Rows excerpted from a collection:
=-=-=

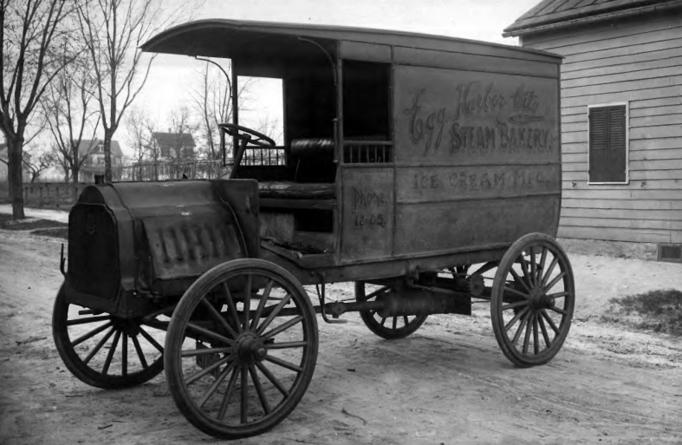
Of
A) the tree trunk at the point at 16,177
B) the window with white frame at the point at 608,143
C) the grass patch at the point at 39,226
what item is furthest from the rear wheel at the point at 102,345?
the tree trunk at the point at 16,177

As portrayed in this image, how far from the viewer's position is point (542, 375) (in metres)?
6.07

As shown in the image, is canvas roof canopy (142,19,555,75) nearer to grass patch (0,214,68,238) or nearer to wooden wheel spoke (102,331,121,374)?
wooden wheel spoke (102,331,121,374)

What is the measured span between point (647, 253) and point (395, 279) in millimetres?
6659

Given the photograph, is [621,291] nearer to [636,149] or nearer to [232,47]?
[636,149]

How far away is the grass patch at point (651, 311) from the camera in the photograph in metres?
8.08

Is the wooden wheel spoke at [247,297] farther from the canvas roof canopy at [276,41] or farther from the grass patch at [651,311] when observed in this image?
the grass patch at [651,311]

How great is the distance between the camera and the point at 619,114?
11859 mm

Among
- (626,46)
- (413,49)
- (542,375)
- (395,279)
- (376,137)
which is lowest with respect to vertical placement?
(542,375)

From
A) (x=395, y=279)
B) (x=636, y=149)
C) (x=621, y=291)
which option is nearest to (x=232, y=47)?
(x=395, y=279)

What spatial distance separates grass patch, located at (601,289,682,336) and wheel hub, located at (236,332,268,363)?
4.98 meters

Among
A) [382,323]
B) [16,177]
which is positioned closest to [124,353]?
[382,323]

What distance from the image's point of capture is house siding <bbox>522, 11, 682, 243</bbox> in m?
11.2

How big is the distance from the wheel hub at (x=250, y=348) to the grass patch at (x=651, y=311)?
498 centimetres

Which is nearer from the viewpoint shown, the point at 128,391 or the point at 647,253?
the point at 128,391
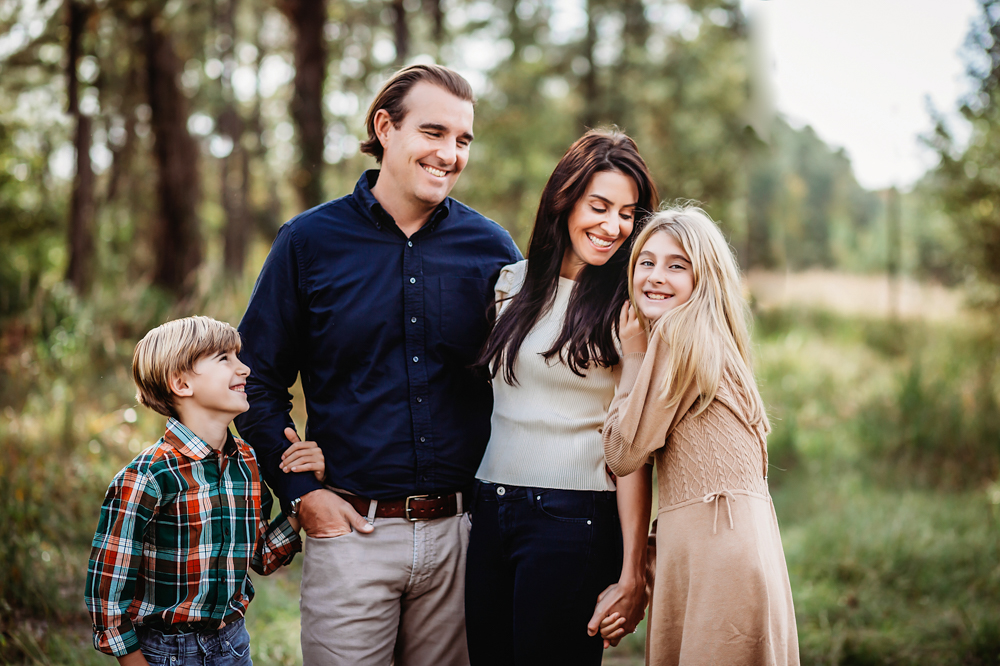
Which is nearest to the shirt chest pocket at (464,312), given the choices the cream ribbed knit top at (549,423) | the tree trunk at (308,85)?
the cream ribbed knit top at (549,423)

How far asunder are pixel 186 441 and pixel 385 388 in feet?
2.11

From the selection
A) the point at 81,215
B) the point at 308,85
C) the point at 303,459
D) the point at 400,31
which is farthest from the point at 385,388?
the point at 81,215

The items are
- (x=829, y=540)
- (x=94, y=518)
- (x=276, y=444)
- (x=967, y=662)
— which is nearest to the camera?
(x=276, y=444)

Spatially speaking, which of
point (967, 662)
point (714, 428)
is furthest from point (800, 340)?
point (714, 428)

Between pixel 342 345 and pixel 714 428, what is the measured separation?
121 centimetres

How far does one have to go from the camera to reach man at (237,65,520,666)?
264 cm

=-=-=

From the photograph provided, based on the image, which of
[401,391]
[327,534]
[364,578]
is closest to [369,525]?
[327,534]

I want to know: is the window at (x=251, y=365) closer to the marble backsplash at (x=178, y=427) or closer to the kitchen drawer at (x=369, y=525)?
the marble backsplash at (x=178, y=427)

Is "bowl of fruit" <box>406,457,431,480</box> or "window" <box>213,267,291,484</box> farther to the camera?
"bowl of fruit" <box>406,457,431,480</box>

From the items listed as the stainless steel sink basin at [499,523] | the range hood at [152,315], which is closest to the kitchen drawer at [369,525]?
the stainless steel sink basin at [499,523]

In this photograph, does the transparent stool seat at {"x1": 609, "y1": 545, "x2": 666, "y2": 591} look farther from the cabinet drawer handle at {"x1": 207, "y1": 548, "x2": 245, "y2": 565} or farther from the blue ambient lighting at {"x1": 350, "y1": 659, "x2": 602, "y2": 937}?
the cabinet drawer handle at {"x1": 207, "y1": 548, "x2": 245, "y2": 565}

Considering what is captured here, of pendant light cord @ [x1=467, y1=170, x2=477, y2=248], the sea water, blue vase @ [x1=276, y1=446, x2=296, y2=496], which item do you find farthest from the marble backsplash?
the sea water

=-=-=

_Aim_
From the rows above, copy out in full each line that contains the word "closest".

_Correct response_
which is positioned closest to [124,353]?
is closest to [369,525]?
From the items listed as the stainless steel sink basin at [499,523] | the range hood at [152,315], which is closest to the kitchen drawer at [369,525]?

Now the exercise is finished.